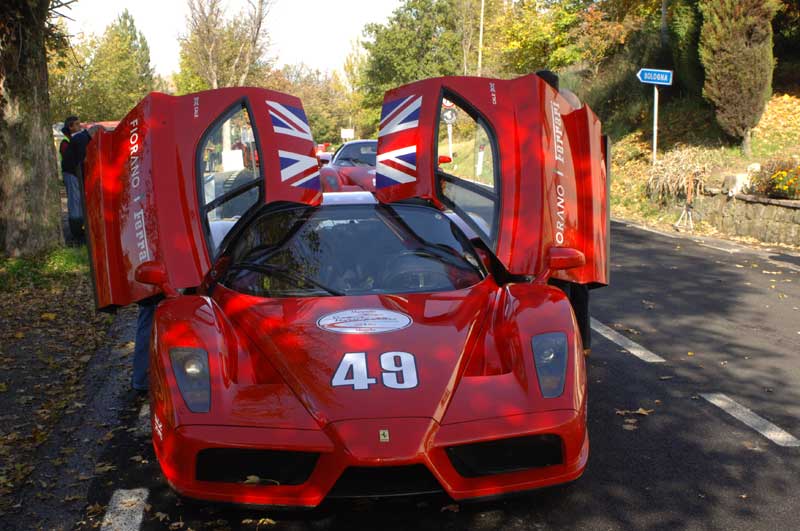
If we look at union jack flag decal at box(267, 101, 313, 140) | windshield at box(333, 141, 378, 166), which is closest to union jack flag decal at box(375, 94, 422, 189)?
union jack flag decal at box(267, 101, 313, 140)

==

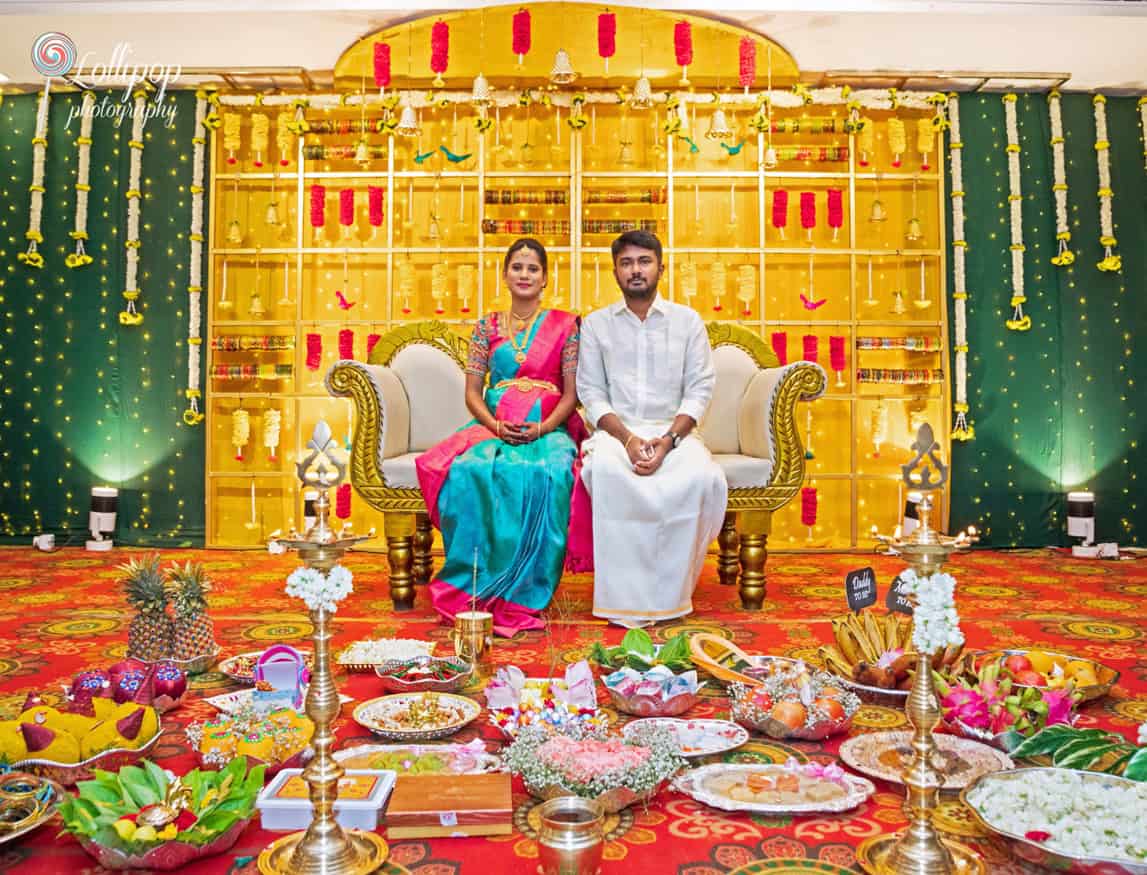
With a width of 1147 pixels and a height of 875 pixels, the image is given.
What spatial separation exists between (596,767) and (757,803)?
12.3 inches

* * *

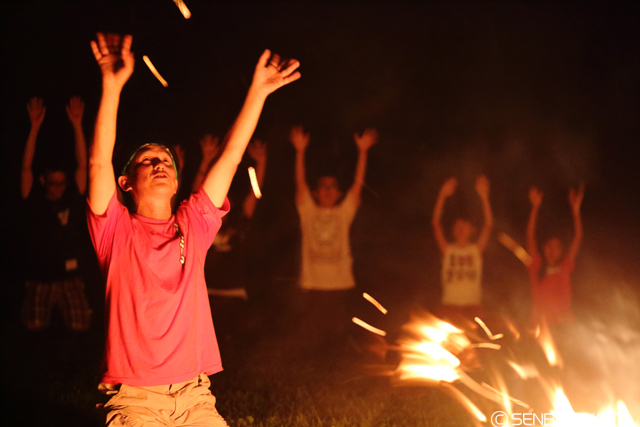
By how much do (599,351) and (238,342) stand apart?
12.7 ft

Written instruction: Print the lines of the records starting at the line that contains "With a width" and ending at the line that contains "12.3 inches", including both of those lines, with no changes.

Full response:
With a width of 1147 pixels and a height of 875 pixels, the image is given.
What spatial separation exists between (596,767) and (757,803)?
12.3 inches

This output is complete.